TEXT EXCERPT
-*-

# Error Message



## durkinjt (Nov 4, 2012)

Bought a movie" The Castle" tried to burn using DvdFab, Win 8.1 am getting a message "cannot play", but thing else, any help appreciated.


----------



## joeten (Dec 4, 2008)

What exactly have you tried to do ie rip the movie then burn it to a disc.


----------



## spunk.funk (May 13, 2010)

Commercial DVD movies have _Macrovision_ Copy protection on them. Keeping you from copying them and burning them to a disc. 
What is the make and model# of your DVD Burner? What type of DVD disc did you try to burn the movie with? Was it a *DVD-+R* or an *RW*? *RW'*s are harder to work with. Once recording has finished with a DVD/RW disc, you have to* Finalize* the disc before ejecting, if you do not, it will not play in any other player. 
Also, what _Brand _of disc did you use? Some burners do not like some brands. Check with the manufacturer to see what brands they support. Also, some burners prefer *-R* discs over* +R* discs, it depends on the manufacturer. I have always had the best luck with *Sony DVD-R* discs. 
DVD Fab is supposed to block the Macrovision protection but it may not, it depends on the disc. Basically, you should buy this movie if you want a copy of it or stream if live from Netflix, Amazon etc.


----------

-*-

Quote the DVD burning thread between "## durkinjt (Nov" and "(Dec 4, 2008)", inclusive. Please work only from the DVD burning thread.

DATASET ENTRIES

-*-

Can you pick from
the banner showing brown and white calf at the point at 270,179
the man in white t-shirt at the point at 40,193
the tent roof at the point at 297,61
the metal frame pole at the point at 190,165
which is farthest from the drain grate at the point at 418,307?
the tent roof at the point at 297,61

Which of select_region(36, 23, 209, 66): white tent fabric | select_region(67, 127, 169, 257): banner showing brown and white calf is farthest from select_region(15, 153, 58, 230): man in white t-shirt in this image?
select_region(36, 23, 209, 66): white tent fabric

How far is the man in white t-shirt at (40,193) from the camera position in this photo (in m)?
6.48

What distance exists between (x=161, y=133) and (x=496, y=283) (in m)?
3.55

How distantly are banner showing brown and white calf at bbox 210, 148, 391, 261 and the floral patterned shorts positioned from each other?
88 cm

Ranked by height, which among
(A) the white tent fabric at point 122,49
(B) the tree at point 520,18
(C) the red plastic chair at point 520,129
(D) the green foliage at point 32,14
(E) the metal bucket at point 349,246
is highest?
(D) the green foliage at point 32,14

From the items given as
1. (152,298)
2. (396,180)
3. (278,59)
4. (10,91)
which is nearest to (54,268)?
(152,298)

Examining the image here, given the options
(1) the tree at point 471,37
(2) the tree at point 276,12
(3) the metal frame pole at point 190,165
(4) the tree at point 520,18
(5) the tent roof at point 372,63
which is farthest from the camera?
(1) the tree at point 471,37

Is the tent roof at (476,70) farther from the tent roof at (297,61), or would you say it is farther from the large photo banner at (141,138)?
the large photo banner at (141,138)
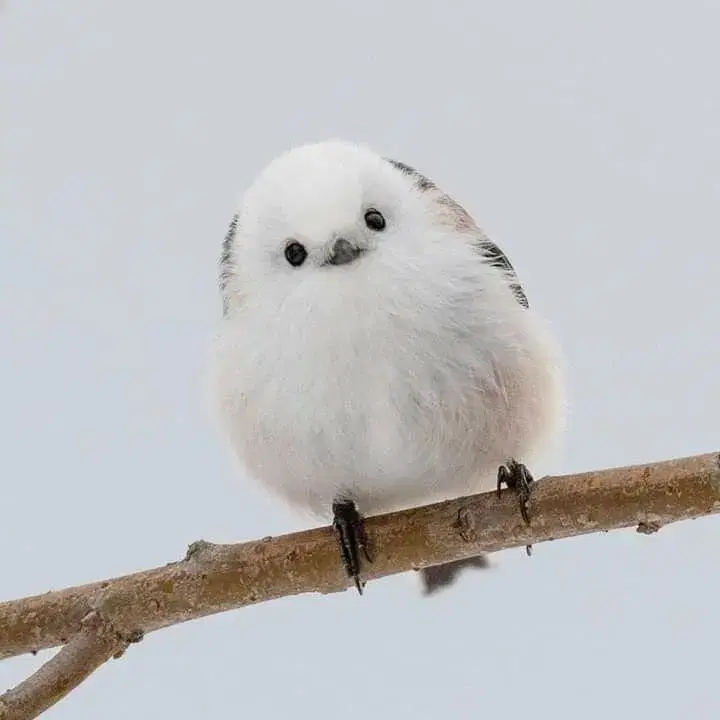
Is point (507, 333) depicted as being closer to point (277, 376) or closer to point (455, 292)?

-*-

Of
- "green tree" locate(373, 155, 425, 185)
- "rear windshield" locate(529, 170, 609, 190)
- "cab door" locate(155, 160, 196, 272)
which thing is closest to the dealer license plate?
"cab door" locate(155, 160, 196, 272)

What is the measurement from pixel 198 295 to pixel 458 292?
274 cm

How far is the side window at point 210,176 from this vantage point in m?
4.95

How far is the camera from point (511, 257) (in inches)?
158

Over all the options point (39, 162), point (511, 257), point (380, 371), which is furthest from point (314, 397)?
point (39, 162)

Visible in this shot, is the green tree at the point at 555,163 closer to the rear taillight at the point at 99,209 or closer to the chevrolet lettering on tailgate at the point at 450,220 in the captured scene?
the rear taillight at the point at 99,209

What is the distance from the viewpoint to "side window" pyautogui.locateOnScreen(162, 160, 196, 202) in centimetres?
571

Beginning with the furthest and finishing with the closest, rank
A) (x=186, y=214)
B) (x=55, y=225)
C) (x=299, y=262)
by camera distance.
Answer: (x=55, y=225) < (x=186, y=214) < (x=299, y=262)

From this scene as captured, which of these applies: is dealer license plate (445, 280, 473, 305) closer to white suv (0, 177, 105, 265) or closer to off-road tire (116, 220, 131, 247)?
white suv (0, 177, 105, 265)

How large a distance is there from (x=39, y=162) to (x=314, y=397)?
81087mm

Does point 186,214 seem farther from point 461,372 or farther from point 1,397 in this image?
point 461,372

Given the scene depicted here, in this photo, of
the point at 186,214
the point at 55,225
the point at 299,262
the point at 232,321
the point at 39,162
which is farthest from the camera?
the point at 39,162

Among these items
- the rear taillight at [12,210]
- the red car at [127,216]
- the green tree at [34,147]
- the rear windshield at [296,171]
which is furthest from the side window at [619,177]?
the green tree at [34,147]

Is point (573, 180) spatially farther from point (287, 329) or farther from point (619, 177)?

-*-

EXERCISE SOLUTION
## durkinjt (Nov 4, 2012)

Bought a movie" The Castle" tried to burn using DvdFab, Win 8.1 am getting a message "cannot play", but thing else, any help appreciated.


----------



## joeten (Dec 4, 2008)